The world has struggled with deadly winters for decades--killer storms has taken thousands of lives. Now in the year 2020, it is in the grip of a new Ice Age, all because man had altered the weather to suit his own needs, not realizing the terrifying forces he had unleashed...
Chicago is in the throes of a death freeze. Tim Crocker and Joanna Sommers, investigative reporters, are on the trail of a killer... a killer who has them trapped inside an ice-bound skyscraper.
Thrills and chills, with a touch of dark humor, Sub-Zero will free you down to the marrow...
Aka Geoffrey Caine, Glenn Hale, Evan Kingsbury, Stephen Robertson
Master of suspense and bone-chilling terror, Robert W. Walker, BS and MS in English Education, Northwestern University, has penned 44 novels and has taught language and writing for over 25 years. Showing no signs of slowing down, he is currently juggling not one but three new series ideas, and has completed a film script and a TV treatment. Having grown up in Chicago and having been born in the shadow of the Shiloh battlefield, near Corinth, Mississippi, Walker has two writing traditions to uphold--the Windy City one and the Southern one--all of which makes him uniquely suited to write City for Ransom and its sequels, Shadows in White City and City of the Absent. His Dead On will be published in July 2009. Walker is currently working on a new romantic-suspense-historical-mainstream novel, titled Children of Salem. In 2003 and 2004 Walker saw an unprecedented seven novels released on the "unsuspecting public," as he puts it. Final Edge, Grave Instinct, and Absolute Instinct were published in 2004. City of the Absent debuted in 2008 from Avon. Walker lives in Charleston, West Virginia.
This was an odd little novel. It's set in a near-future Chicago that's suffering a new ice age with various elements of a disaster book, a serial killer story, and a science fiction tale of an experiment gone wrong kind of jumbled together. It may sound like a good idea, but it never gels, like a tuna and pumpkin casserole topped with Roquefort cheese. It's pretty poorly edited; we're told on the cover that the setting is the year 2000 and the title is Sub-Zero, but on the inside it's 2020 and the title has grown an exclamation point. When two big errors like those are on the cover, you know the text is going to have problems. It's a bit on the misogynistic side, too. For example, the way that we're introduced to a character on page 99: "Jackie was a thin girl with no breasts to speak of but a smile large enough to make up for any deficiencies." Huh? Yea for dental hygiene? It's not too terribly written, and it does come to something of a reasonable ending with most of the loose ends tied off (except what exactly was that nuclear reactor doing in the basement of the office building...?), but I can't really recommend it.

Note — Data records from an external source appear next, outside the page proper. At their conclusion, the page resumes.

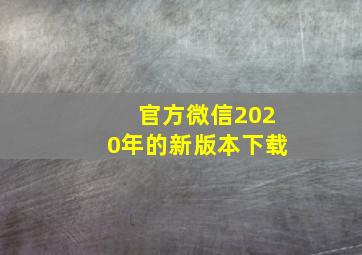 官方微信2020年的新版本下载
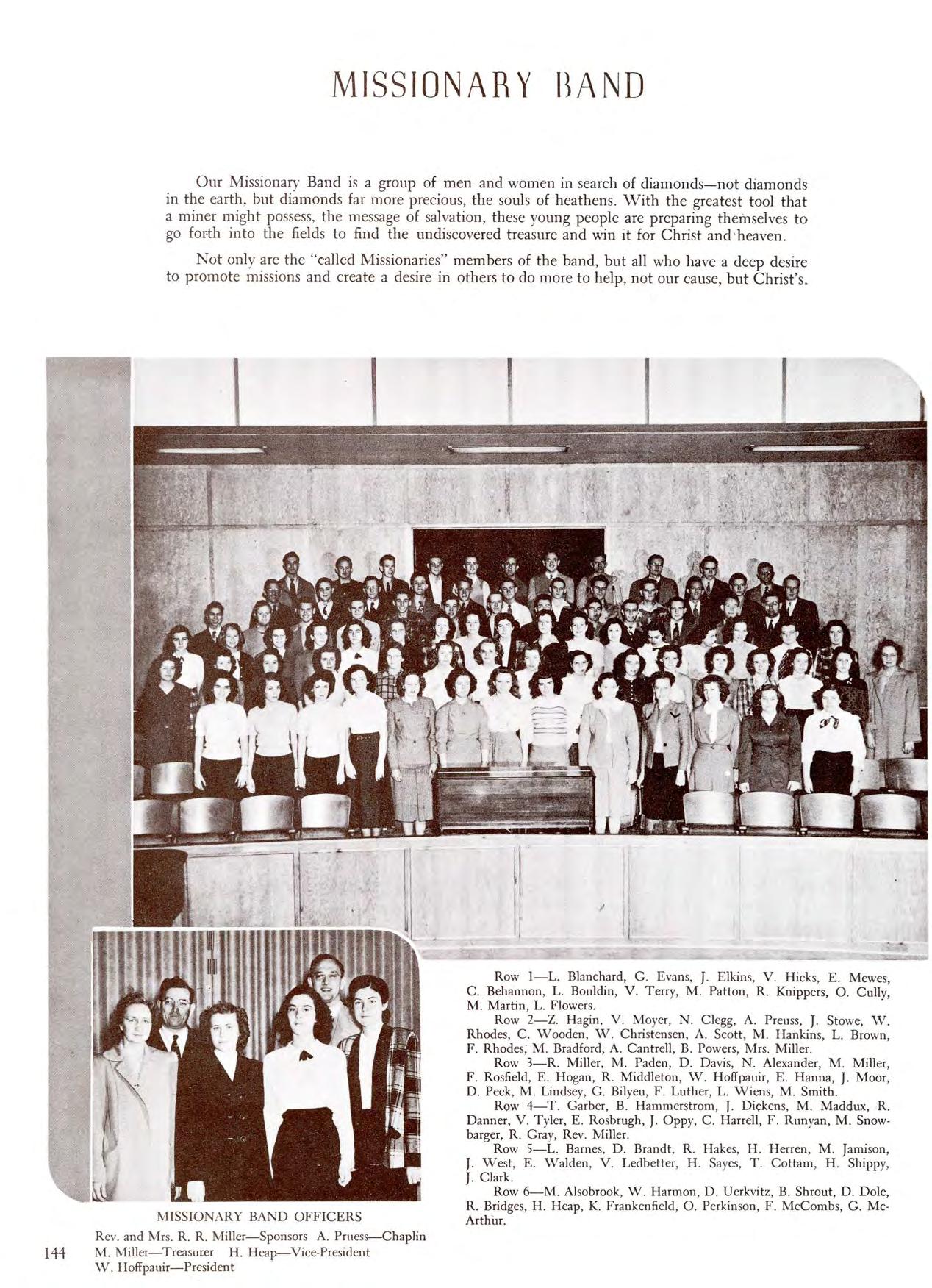 MISSIONARY BAND

Our Missionary Band is a group of men and women in search of diamonds—not diamonds in the earth, but diamonds far more precious, the souls of heathens. With the greatest tool that a miner might possess, the message of salvation, these young people are preparing themselves to go forth into the fields to find the undiscovered treasure and win it for Christ and heaven.

Not only are the "called Missionaries" members of the band, but all who have a deep desire to promote missions and create a desire in others to do more to help, not our cause, but Christ's.

Row 1—L. Blanchard, G. Evans, J. Elkins, V. Hicks, E. Mewes, C. Behannon, L. Bouldin, V. Terry, M. Patton, R. Knippers, O. Cully, M. Martin, L. Flowers.
Row 2—Z. Hagin, V. Moyer, N. Clegg, A. Preuss, J. Stowe, W. Rhodes, C. Wooden, W. Christensen, A. Scott, M. Hankins, L. Brown, F. Rhodes, M. Bradford, A. Cantrell, B. Powers, Mrs. Miller.
Row 3—R. Miller, M. Paden, D. Davis, N. Alexander, M. Miller, F. Rosfield, E. Hogan, R. Middleton, W. Hoffpauir, E. Hanna, J. Moor, D. Peck, M. Lindsey, G. Bilyeu, F. Luther, L. Wiens, M. Smith.
Row 4—T. Garber, B. Hammerstrom, J. Dickens, M. Maddux, R. Danner, V. Tyler, E. Rosbrugh, J. Oppy, C. Harrell, F. Runyan, M. Snowbarger, R. Gray, Rev. Miller.
Row 5—L. Barnes, D. Brandt, R. Hakes, H. Herren, M. Jamison, J. West, E. Walden, V. Ledbetter, H. Sayes, T. Cottam, H. Shippy, J. Clark.
Row 6—M. Alsobrook, W. Harmon, D. Uerkvitz, B. Shrout, D. Dole, R. Bridges, H. Heap, K. Frankenfield, O. Perkinson, F. McCombs, G. McArthur.

MISSIONARY BAND OFFICERS
Rev. and Mrs. R. R. Miller—Sponsors A. Pruess—Chaplin
M. Miller—Treasurer H. Heap—Vice-President
W. Hoffpauir—President

144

Could we be engineering a new ice age? I'm not sure of the answer...although the author has created a strong argument for it...but you also have to bear in mind that this is now 2020..the year that this was suppose to happen. This book was written in 1979...and we are all still here with not a single "walking Popsicle" among us. The story was good and showed that the author had spent some time researching his subject. The only really bad thing I can say about the book was that it seemed to have come directly from his typewriter/computer...making it's way to the printer bypassing the editor/proofreader entirely. If you like a few laughs with your "end of civilization" mystery...then you will enjoy this one.
In my opinion there are two major problems with this: (1) There is no cohesive plot to the story, with a profusion of two dimensional and stereotypical characters confusing any attempt to relay it; and (2) the completely unacceptable number of typos in my (Kindle) edition which are just irritating. The premise of a number of characters trying to survive the next ice age is enough in itself to provide an interesting backdrop to a story if done well. Sadly the author does not do it well and confuses the issue with an overly complicated and nonsensical murder mystery twist. The result is anything but chilling, it just doesn't really make sense. You know that you are reading a poor story when you end up rooting for the murderer to just get on with it and doff the "hero" in (in this case the ultra-irritating weather-man/god Mark). Sub-zero? Sub-standard more like it. Should never have been published in my view.